## EXERCISE DIRECTIONS:
In the passage on Saudi Arabia and the Syrian Muslim Brotherhood, rewrite everything from "To understand the" down to "the low thousands.", substituting "shelter" for "refuge".

## PAGE EXTRACT:
····················
Saudi Arabia and the Syrian Muslim Brotherhood

Raphaël Lefèvre writes: The openly difficult relationship between Saudi Arabia and Muslim Brotherhood chapters across the region has become a salient feature of Middle East politics since the advent of the “Arab Spring.” This mutual mistrust has increased in the wake of the Kingdom’s recent support for the military takeover in Cairo and the generals’ subsequent repression of the Brotherhood there. But how is the Islamist organization affected by this dynamic in Syria, where the Muslim Brothers and the Saudis both battle against Bashar al-Assad?

The question has become ever more relevant since Saudi Arabia’s takeover of the “Syrian file” from the hands of the Qataris last May.[1] Yet the answer is steeped in ambiguities. On the one hand, the relationship between Riyadh and the Syrian Brotherhood suffers from political contradictions and a lack of genuine trust. On the other hand, the two actors know each other well and have a common short and medium-term interest: to see the Iran and Hezbollah-backed Syrian regime replaced by a new political system dominated by Sunnis. But the moving sands of Egypt might soon reach Syria too, and the consequences for the local Brotherhood branch there may one day be significant.

To understand the relationship between the Syrian Brotherhood and Saudi Arabia, often described by Syrian Brothers themselves as “complex,”[2] one first needs to look a few decades back. For it was after the Syrian Brotherhood’s rebellion in the late 1970s that both actors really started to know each other. Fleeing harsh repression in the early 1980s, tens of thousands of Muslim Brothers escaped Syria and took refuge in Jordan, Iraq, and, to a lesser extent, Turkey and Saudi Arabia. It is estimated that the number of Brothers residing in the Kingdom today is in the low thousands.
····················
## SUPPLIED INFORMATION:
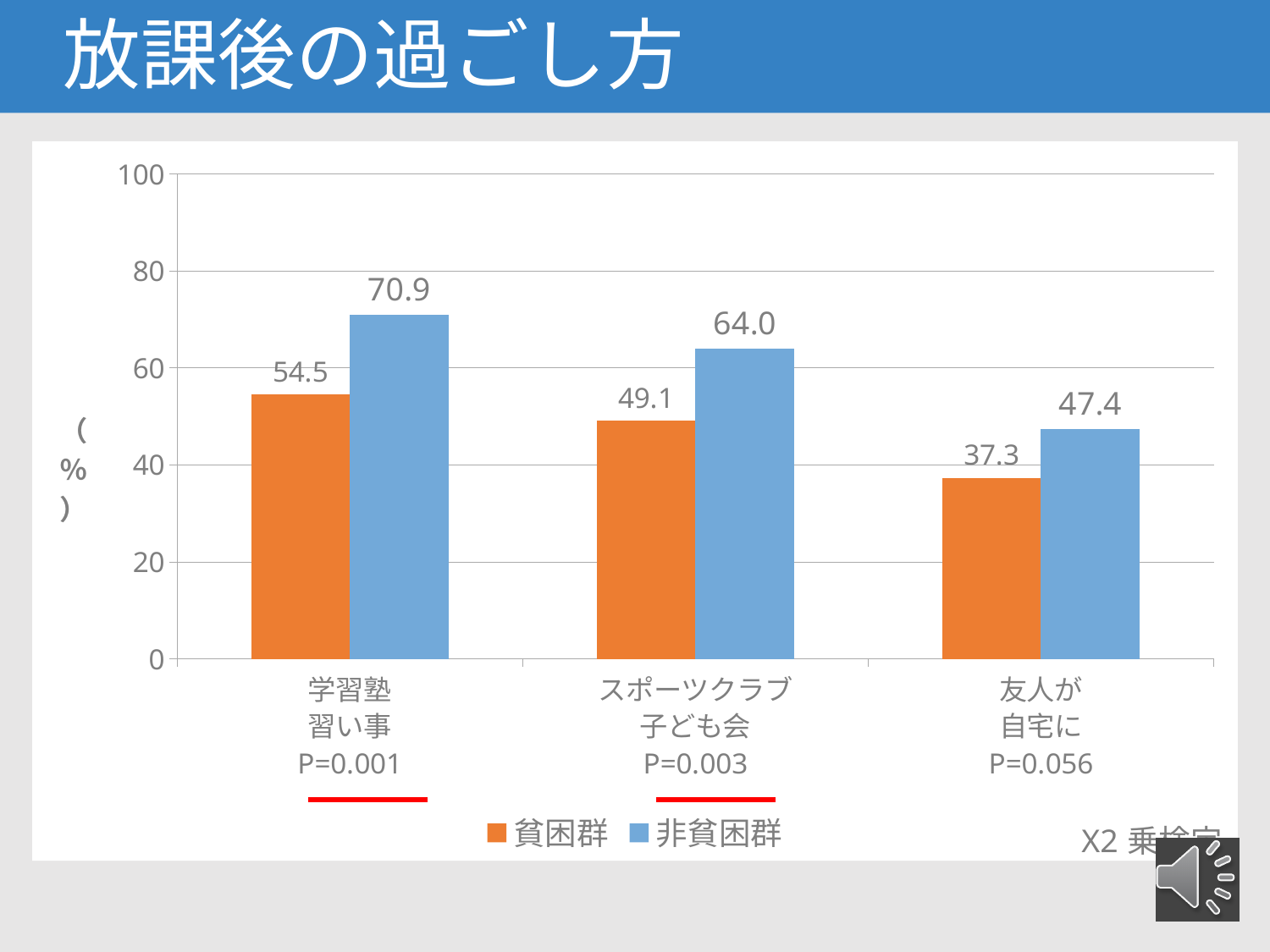
Which category has the highest value for 非貧困群? 学習塾・習い事 What kind of chart is shown on the slide? bar chart What is the P value shown under the 友人が自宅に category? P=0.056 What is the value for 貧困群 in the 学習塾・習い事 category? 54.5 What is the value for 貧困群 in the 友人が自宅に category? 37.3 Which category has the lowest value for 貧困群? 友人が自宅に What is the difference between 非貧困群 and 貧困群 in the 学習塾・習い事 category? 16.4 How many categories are shown on the x axis? 3 How many series does the legend list? 2 What is the value for 非貧困群 in the スポーツクラブ・子ども会 category? 64.0 What is the difference between 非貧困群 and 貧困群 in the 友人が自宅に category? 10.1 Which is larger in the スポーツクラブ・子ども会 category, 貧困群 or 非貧困群? 非貧困群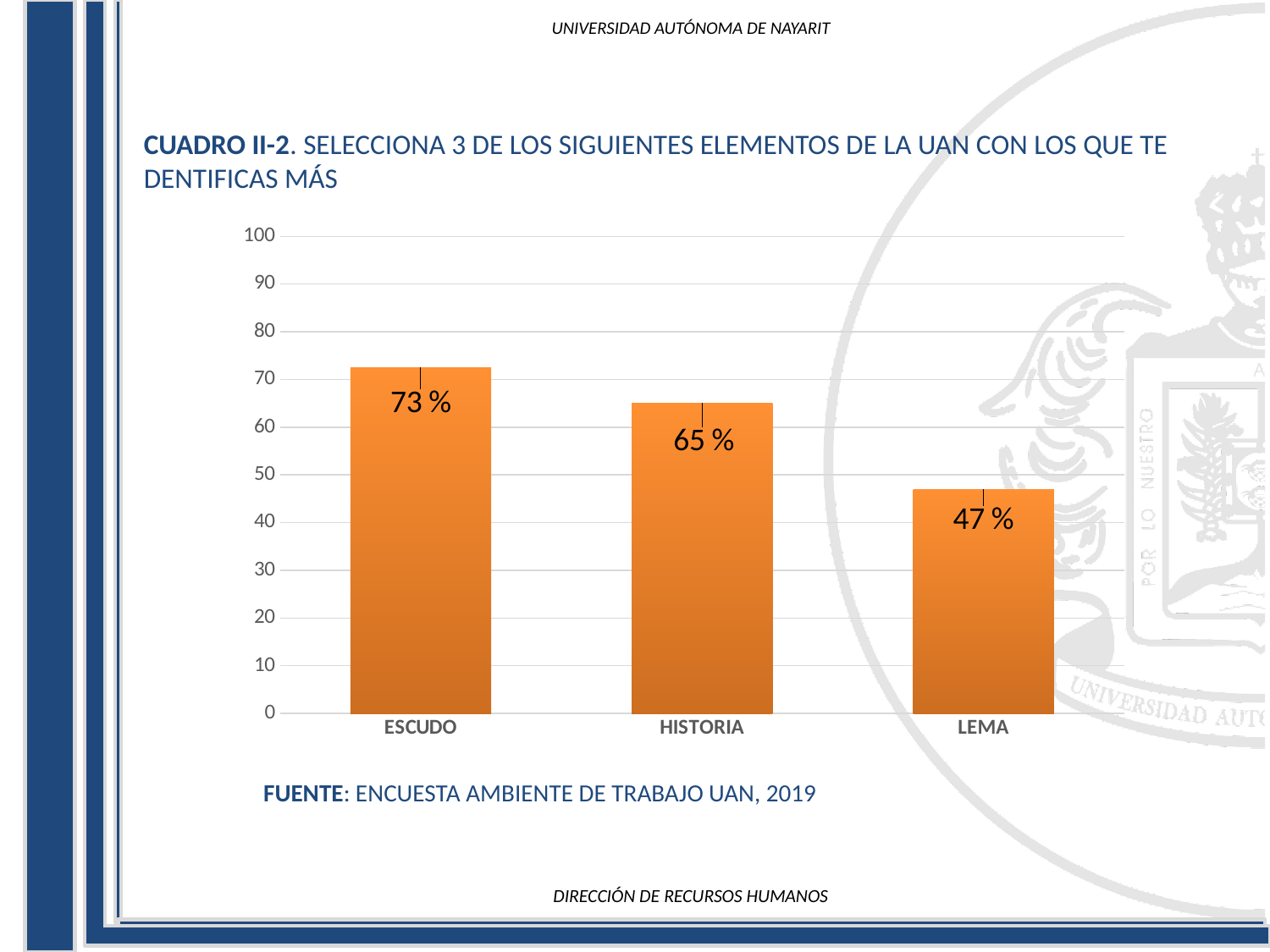
What is the value for HISTORIA? 65 % Is the value for LEMA greater or less than 50? less What is the value for LEMA? 47 % What is the difference between the values for HISTORIA and LEMA? 18 % Which category has the lowest value? LEMA Which is larger, the value for HISTORIA or the value for LEMA? HISTORIA What is the value for ESCUDO? 73 % Do the values rise or fall from ESCUDO to LEMA along the x axis? fall What kind of chart is shown on the slide? bar chart What is the difference between the values for ESCUDO and LEMA? 26 % How many categories are shown in the chart? 3 Which category has the highest value? ESCUDO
····················
## YOUR SOLUTION:
To understand the relationship between the Syrian Brotherhood and Saudi Arabia, often described by Syrian Brothers themselves as “complex,”[2] one first needs to look a few decades back. For it was after the Syrian Brotherhood’s rebellion in the late 1970s that both actors really started to know each other. Fleeing harsh repression in the early 1980s, tens of thousands of Muslim Brothers escaped Syria and took shelter in Jordan, Iraq, and, to a lesser extent, Turkey and Saudi Arabia. It is estimated that the number of Brothers residing in the Kingdom today is in the low thousands.